Which is why I'm not assuming anything. ;)

I'm just re-emphasizing (like you have) that there is quite a bit of difference between R5xx and R3/4xx in terms of shader capability and precision...there's going to be lots of new transistors in there to cover that. So "only" being marginally faster than the current high-end R4xx would not be all that surprising considering the new capabilities. There is a chance, though, that since the shader design had to be revamped more than "trivially", that additional efficiency gains could have been incorporated as well.
 
WRT to the texture address processing - their past does one thng and their future does (more or less the same); its likely their present would do the same as well.

Uttar, you are reading too much into the "designed at NV30 time", it could mean a multitude of things, for instance it could mean they have paid particular attention to FP32 register performance....
 
Uttar said:
Memory Frequency*(Bus Width/256)/Core Frequency.
Hmm, well you're not taking account of fragment shader pipeline count, which is, frankly, pointless.

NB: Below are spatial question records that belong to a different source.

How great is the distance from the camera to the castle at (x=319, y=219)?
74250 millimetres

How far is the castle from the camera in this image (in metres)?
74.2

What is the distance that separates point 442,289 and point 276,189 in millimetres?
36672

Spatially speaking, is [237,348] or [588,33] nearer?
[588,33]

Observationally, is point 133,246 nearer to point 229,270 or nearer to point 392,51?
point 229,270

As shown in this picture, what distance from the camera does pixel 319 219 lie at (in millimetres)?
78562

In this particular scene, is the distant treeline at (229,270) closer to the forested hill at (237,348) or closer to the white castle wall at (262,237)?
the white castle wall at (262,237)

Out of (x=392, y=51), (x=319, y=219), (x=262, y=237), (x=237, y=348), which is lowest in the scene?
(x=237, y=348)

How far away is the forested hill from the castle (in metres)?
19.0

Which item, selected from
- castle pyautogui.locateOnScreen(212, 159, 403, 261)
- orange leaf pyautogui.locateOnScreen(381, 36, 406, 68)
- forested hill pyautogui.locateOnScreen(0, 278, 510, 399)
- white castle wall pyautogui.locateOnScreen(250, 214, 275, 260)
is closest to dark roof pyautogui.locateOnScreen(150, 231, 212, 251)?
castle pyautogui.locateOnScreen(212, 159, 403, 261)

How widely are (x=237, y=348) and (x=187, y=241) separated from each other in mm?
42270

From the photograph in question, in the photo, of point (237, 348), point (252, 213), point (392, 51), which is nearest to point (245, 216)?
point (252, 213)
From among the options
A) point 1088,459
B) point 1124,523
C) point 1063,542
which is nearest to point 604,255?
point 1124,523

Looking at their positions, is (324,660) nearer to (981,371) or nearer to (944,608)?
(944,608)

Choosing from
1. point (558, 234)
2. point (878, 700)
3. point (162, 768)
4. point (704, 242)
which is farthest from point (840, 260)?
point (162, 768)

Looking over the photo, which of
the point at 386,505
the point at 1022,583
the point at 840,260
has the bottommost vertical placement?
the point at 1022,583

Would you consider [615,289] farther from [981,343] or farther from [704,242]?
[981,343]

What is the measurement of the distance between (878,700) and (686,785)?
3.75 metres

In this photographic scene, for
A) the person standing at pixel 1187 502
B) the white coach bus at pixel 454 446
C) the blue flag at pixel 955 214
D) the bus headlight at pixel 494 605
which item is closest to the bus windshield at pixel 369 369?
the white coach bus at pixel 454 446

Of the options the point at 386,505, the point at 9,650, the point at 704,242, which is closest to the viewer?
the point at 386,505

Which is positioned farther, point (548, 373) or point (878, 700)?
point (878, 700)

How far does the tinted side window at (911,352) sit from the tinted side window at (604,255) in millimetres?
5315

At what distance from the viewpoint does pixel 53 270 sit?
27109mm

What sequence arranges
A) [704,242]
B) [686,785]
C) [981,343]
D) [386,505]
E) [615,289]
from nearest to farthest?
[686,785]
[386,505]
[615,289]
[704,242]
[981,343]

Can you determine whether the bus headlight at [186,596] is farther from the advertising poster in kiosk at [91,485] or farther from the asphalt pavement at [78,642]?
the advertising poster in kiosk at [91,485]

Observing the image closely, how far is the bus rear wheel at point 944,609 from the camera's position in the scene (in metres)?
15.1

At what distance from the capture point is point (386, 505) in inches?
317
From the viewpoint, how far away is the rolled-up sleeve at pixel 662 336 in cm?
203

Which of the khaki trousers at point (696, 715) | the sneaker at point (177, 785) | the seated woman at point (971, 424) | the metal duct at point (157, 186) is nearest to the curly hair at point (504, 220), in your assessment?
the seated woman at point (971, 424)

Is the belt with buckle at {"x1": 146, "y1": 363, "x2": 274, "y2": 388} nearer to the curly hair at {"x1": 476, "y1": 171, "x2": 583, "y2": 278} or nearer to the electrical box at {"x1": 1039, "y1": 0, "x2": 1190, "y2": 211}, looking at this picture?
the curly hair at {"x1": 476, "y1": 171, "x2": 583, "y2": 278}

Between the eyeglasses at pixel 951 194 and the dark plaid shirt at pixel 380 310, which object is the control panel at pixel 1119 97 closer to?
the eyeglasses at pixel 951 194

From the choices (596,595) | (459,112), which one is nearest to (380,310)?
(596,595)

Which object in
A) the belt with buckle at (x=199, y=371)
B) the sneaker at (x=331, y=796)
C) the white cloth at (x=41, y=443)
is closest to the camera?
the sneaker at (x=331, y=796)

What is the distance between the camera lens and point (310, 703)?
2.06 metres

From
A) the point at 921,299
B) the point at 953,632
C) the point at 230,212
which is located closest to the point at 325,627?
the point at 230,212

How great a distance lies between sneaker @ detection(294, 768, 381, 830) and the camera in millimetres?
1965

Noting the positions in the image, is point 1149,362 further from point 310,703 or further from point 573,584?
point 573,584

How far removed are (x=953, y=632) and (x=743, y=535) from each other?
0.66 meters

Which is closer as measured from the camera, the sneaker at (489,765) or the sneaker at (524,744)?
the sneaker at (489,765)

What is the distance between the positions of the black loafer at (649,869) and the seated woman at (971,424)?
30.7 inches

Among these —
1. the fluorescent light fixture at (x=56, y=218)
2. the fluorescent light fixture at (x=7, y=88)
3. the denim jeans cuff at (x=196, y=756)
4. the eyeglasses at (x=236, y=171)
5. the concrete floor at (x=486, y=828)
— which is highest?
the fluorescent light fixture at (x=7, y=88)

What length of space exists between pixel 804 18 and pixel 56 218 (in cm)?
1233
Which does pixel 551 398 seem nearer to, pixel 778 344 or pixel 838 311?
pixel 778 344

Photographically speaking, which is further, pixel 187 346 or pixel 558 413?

If you take Bandwidth/Single-texture rate (or Bandwidth/fragment rate) as the basis of your argument, I think it'll be more convincing.

Jawed
 
vb said:
lets start this cronologicaly

1 ATI decoupled texture units from fragment quads to make them available vertex units ->R520
Is this an established fact or just conjecture and speculation?

(I've missed quite a few topics on this in the past few months, especially the really long threads, so a link for me to read up on this would be great. Thanks!)
 
incurable said:
Is this an established fact or just conjecture and speculation?

(I've missed quite a few topics on this in the past few months, especially the really long threads, so a link for me to read up on this would be great. Thanks!)